| Exercise |
Which lines of the data contain the string "wildlife"? Copy every one.

Collected data entries
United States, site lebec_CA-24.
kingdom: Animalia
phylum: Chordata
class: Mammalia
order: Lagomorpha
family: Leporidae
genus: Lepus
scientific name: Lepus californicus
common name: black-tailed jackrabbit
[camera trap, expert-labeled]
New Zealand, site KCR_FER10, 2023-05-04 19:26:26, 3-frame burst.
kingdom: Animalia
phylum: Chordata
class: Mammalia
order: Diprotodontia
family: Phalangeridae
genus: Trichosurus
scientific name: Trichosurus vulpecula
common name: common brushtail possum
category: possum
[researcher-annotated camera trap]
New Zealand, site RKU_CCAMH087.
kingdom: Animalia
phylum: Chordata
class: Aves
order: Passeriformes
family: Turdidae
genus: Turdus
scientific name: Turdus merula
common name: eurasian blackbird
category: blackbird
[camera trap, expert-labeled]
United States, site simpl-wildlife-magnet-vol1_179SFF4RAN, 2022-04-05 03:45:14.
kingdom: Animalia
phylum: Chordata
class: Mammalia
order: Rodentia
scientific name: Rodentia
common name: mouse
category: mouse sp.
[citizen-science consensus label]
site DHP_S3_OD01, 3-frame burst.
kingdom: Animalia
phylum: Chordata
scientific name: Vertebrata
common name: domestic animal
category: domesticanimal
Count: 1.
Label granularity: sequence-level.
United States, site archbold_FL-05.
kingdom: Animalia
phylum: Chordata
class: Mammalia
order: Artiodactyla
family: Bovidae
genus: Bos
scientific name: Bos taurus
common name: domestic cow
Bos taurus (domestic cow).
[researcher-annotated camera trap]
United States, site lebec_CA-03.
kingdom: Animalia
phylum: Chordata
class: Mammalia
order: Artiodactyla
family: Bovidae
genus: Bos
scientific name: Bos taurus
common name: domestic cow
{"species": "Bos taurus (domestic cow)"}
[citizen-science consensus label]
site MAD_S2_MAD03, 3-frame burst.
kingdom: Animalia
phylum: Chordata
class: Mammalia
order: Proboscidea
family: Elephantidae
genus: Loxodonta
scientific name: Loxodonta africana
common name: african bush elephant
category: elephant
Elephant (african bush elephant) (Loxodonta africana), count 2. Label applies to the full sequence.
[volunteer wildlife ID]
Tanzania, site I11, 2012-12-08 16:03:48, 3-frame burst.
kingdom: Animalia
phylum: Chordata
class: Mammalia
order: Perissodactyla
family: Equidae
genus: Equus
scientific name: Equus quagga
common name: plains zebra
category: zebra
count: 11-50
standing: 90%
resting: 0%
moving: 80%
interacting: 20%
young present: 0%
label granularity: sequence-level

| Output for this exercise |
United States, site simpl-wildlife-magnet-vol1_179SFF4RAN, 2022-04-05 03:45:14.
[volunteer wildlife ID]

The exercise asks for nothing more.